Global Coordinated Panic
- Central Banks Announce Global Coordinated Liquidity Measures
- China, Russia Intervene In Equity Markets
- Britain Bans Short-Selling Citing 'Extreme' Market Climate
- Paulson Seeks Resolution Trust Corporation "Solution"
Every one of those actions was announced today. It is the biggest global panic in history.
That panic is on the heels of ...
- A shotgun wedding between Merrill Lynch and Bank of America
- 3 Month Treasury Yields Effectively Hitting Zero
- The Crime In Buying AIG Time
- A Fed Sponsored Poker Party That Morphed Into "Old Maid".
Futures Soaring
If you are recently short this market you are screwed. S&P futures are +34 (nearly 2.8%) and that is on top of today's rally. It just so happens (and if anyone thinks it is by coincidence they are nuts) that tomorrow is triple witching options expiration.
Q&A
- Is this blatant market manipulation? Of course it is.

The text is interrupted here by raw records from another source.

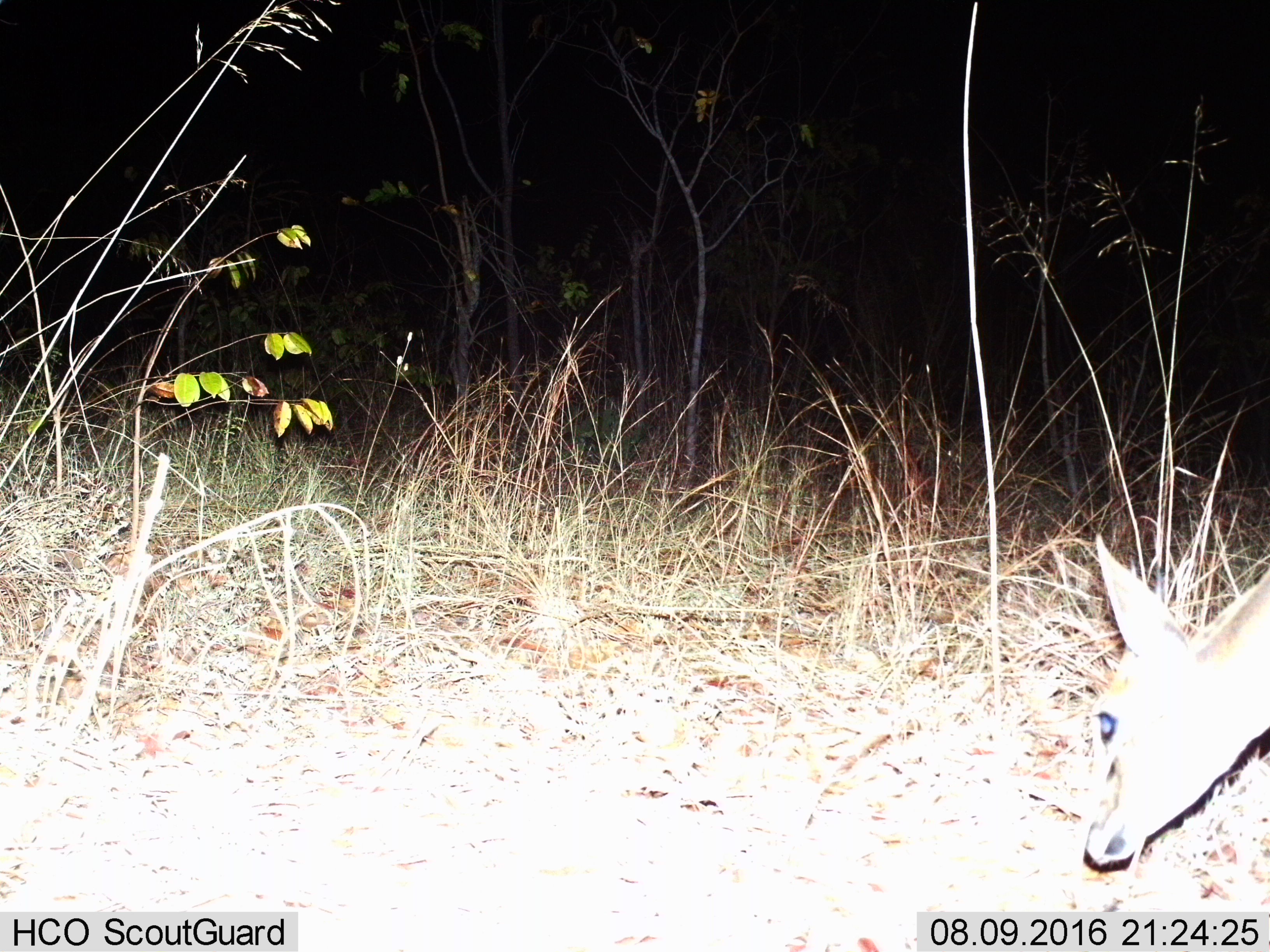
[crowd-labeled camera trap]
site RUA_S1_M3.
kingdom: Animalia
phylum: Chordata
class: Mammalia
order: Artiodactyla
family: Bovidae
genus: Madoqua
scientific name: Madoqua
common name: dik-dik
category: dikdik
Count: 1.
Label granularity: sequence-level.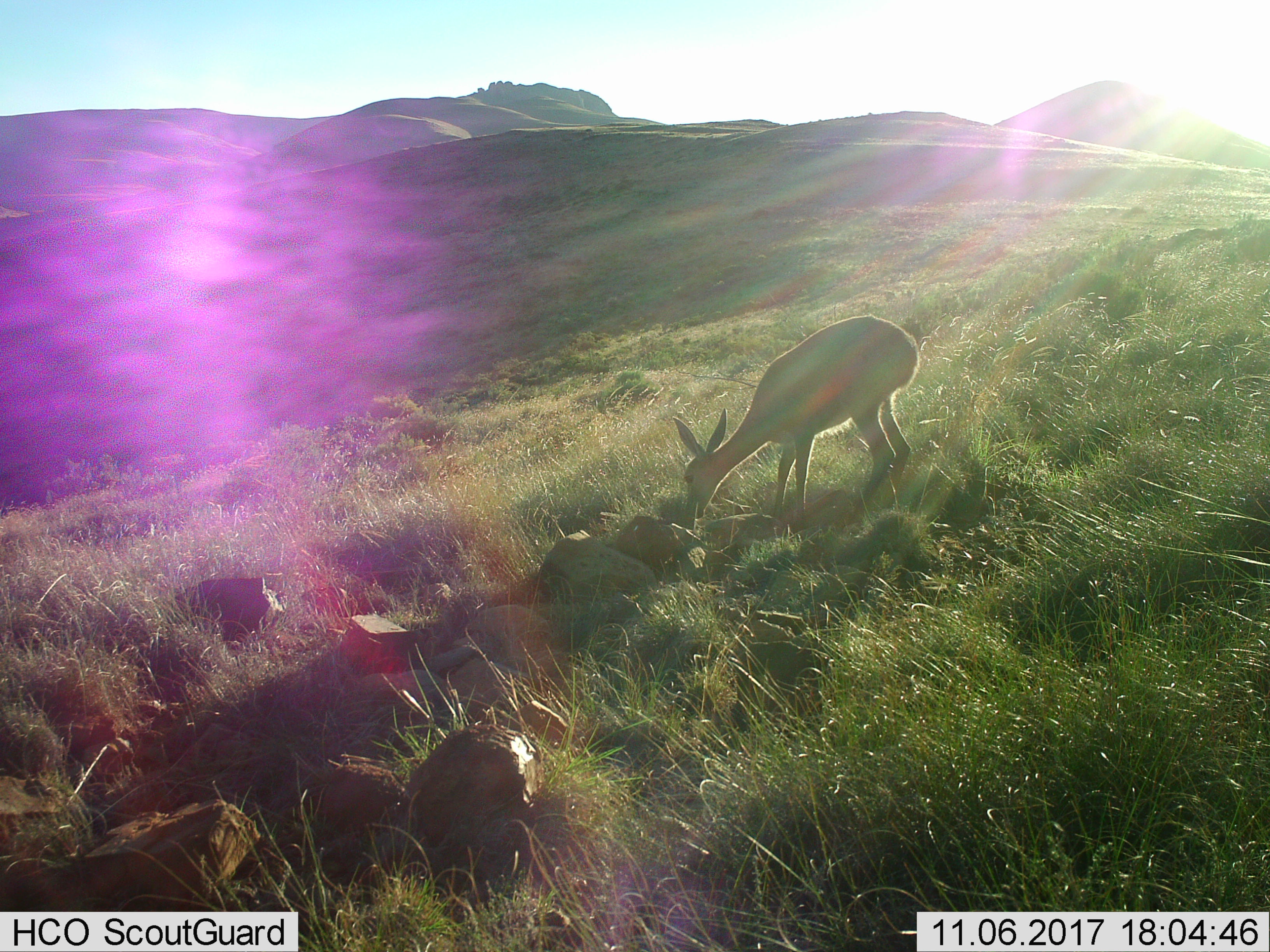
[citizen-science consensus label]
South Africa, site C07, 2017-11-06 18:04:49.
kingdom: Animalia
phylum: Chordata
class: Mammalia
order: Artiodactyla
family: Bovidae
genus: Pelea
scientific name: Pelea capreolus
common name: grey rhebok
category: rhebokgrey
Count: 1.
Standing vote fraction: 33%.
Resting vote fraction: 0%.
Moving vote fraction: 0%.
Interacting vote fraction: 0%.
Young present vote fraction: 0%.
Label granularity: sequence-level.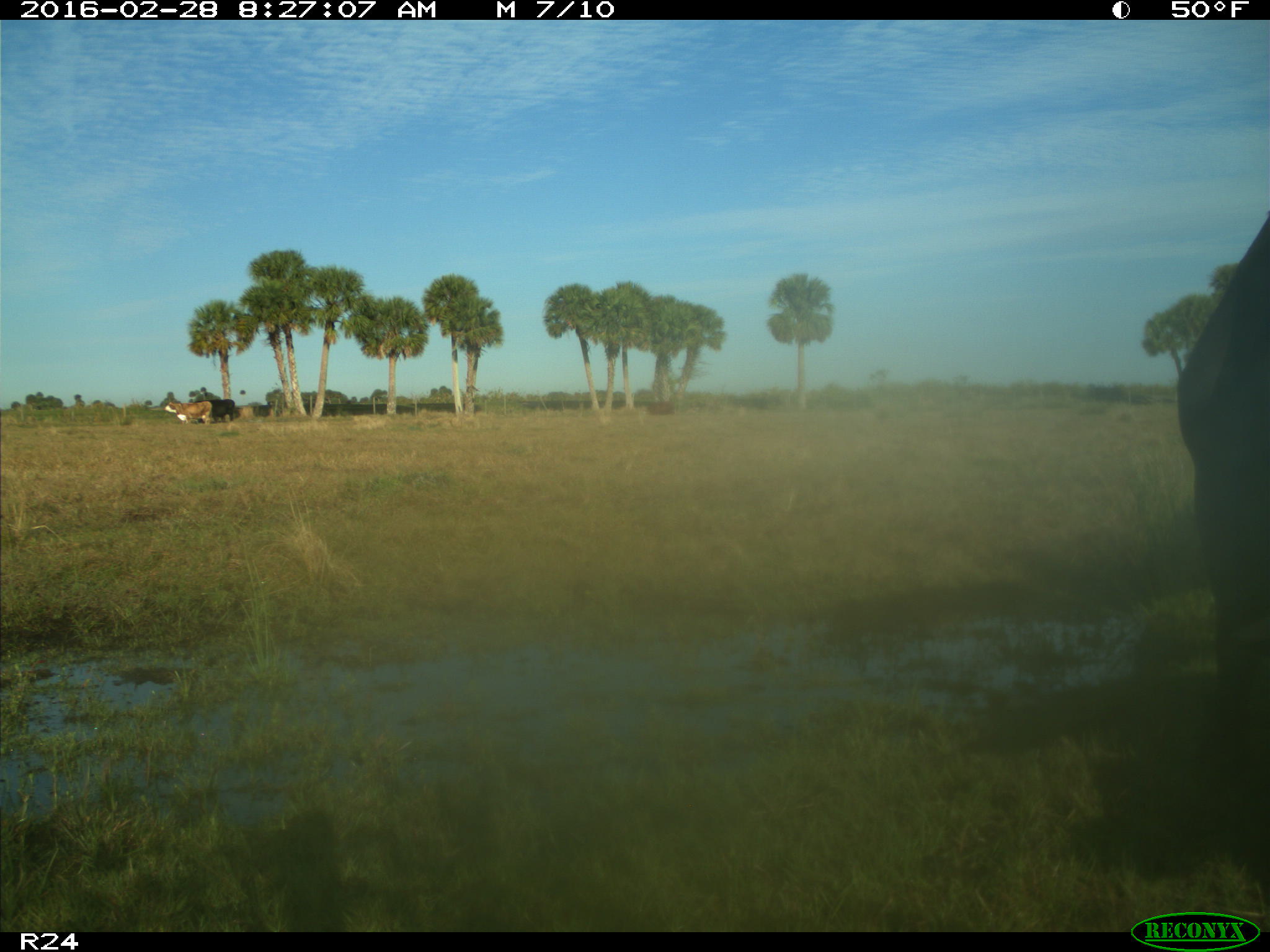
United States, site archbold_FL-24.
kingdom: Animalia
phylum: Chordata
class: Mammalia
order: Artiodactyla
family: Bovidae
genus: Bos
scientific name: Bos taurus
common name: domestic cow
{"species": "Bos taurus (domestic cow)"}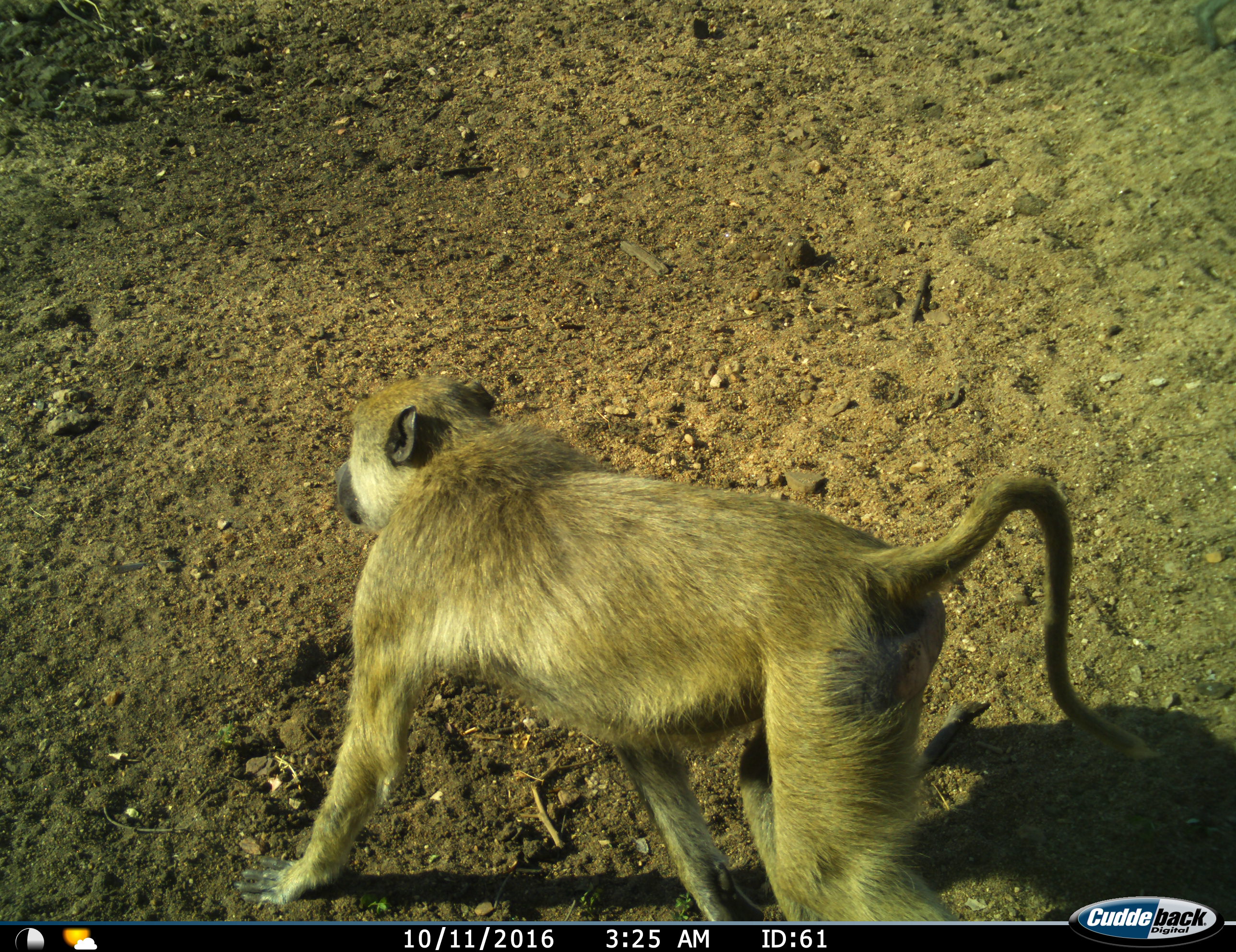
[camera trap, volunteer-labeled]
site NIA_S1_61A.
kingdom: Animalia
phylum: Chordata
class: Mammalia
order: Primates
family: Cercopithecidae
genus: Papio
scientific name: Papio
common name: baboon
Baboon (Papio), count 1. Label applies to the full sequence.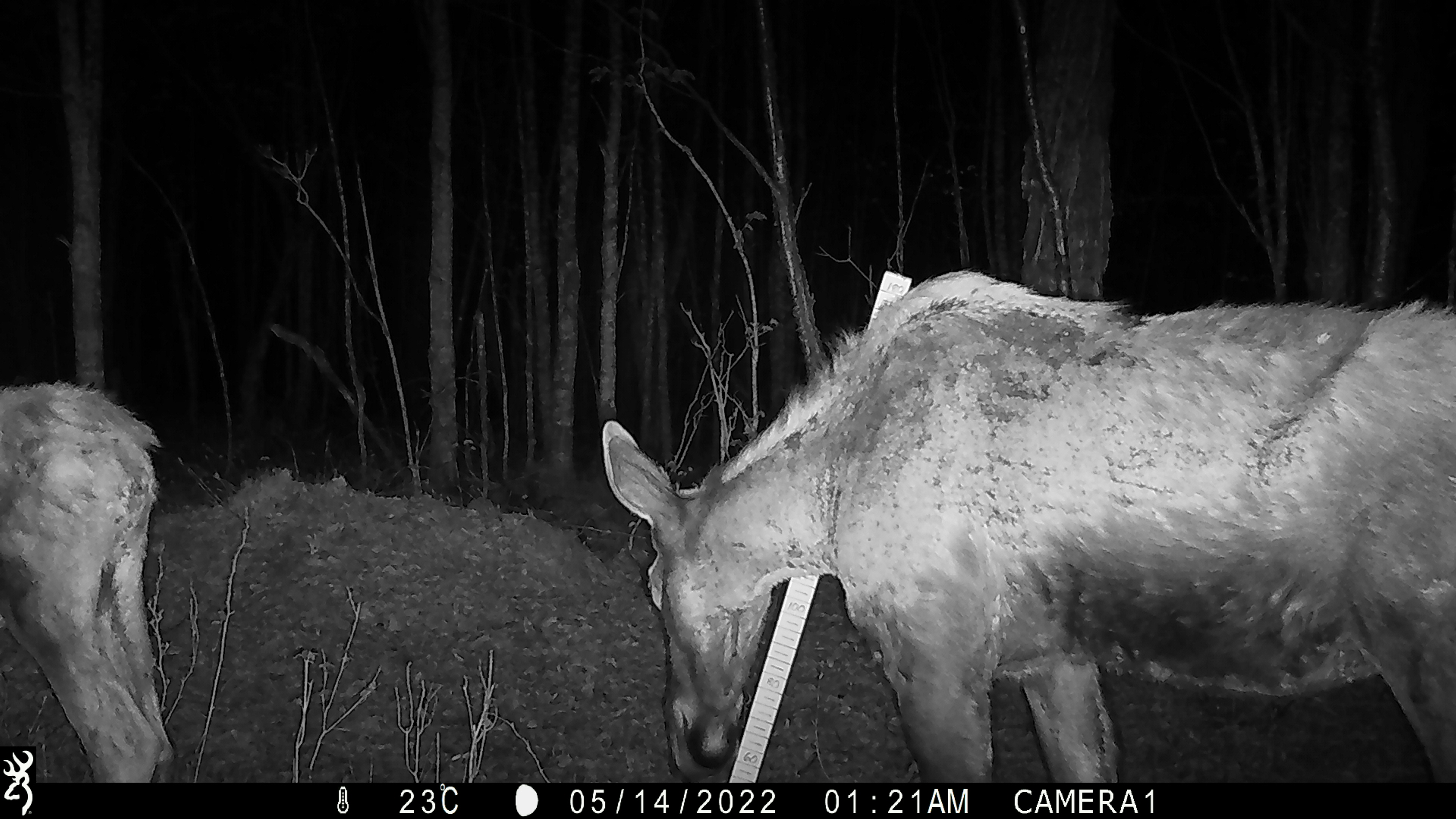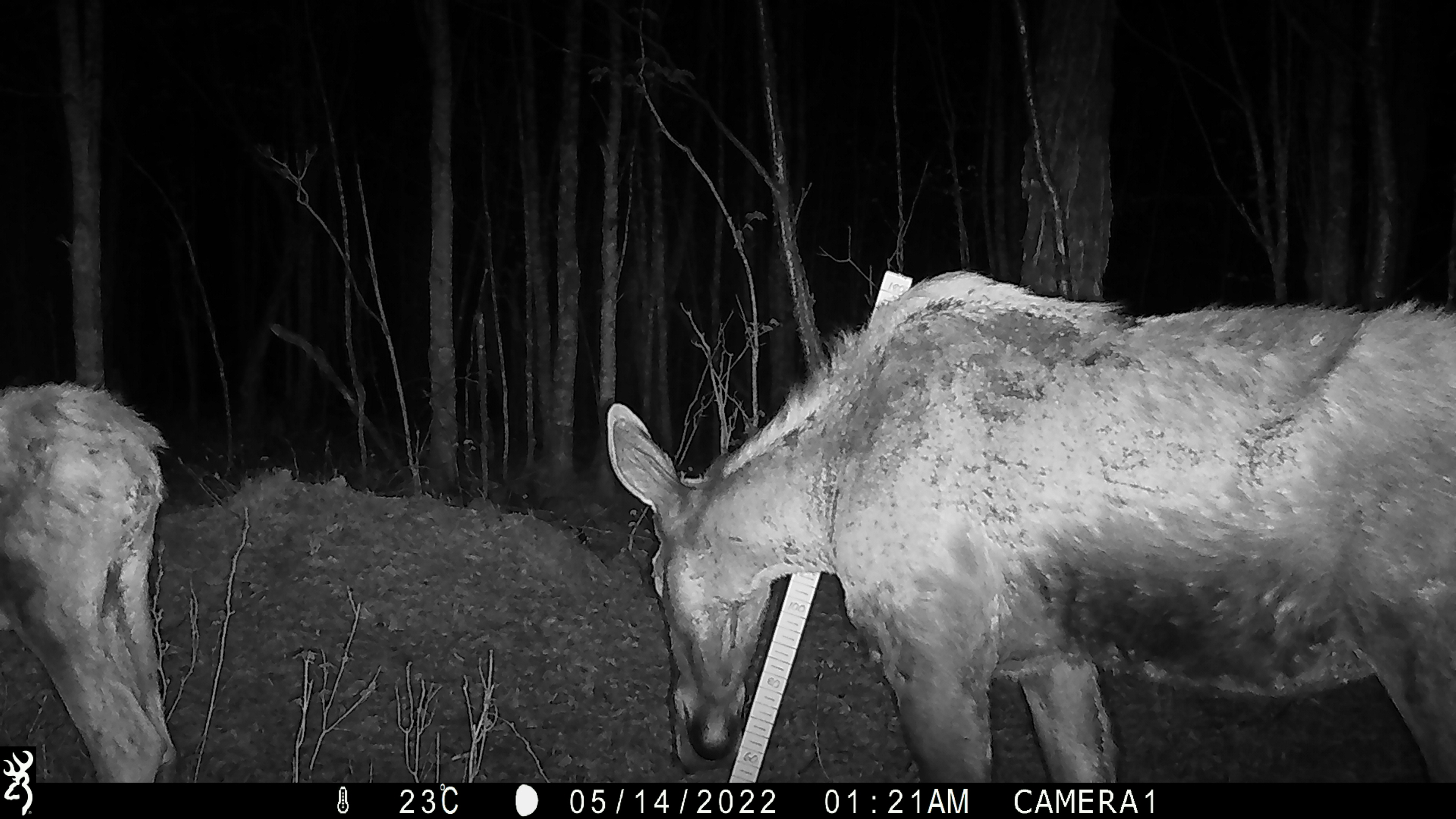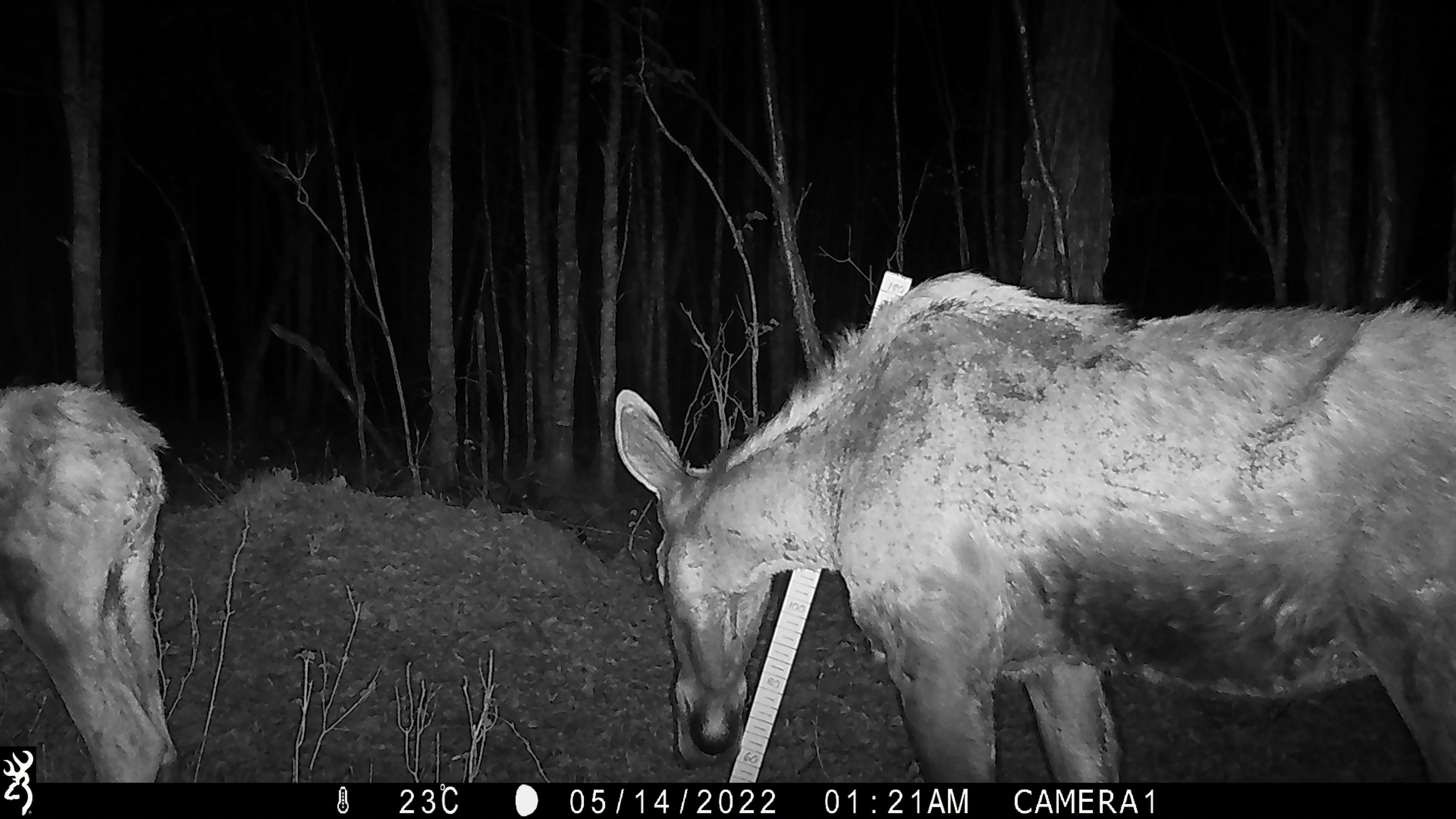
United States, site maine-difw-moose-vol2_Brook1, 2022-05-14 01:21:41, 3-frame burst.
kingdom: Animalia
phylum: Chordata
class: Mammalia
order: Artiodactyla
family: Cervidae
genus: Alces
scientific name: Alces alces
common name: moose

- Is the government acting to suppress the price of gold or silver? No, gold and silver is the least of governmental concerns. If you are paying money for any newsletter that claims otherwise, cancel it.
- Can we expect more manipulation? Absolutely, count on it.
- Will this bail out the stock market? No. However, it is a massive transfer of wealth from little guys who are currently short to the market makers.
- Will this rally fail? Yes, but it is a pure guess when. This can be a gap and crap tomorrow or it can last a choppy 3 months.
- Will this solution resolve the fiscal crisis? No, it actually makes it worse.
Weak institutions need to die. It is an enormous waste of capital to prop them up. Instead of wasting money bailing out the likes of Washington Mutual or Wachovia the US could be rebuilding infrastructure instead.
There is over capacity in housing. That overcapacity needs to be annihilated, not added to.
Every proposal above by Congress and Paulson amounts to fiscal insanity. Yet, the stock market is cheering wildly. In my opinion this rally will not hold. However, the rally will hold long enough to destroy any overleveraged bears, especially those in front month options.
This is one of the reasons for an old Wall Street adage that goes something like this: "Bear markets destroy the bulls and bears alike".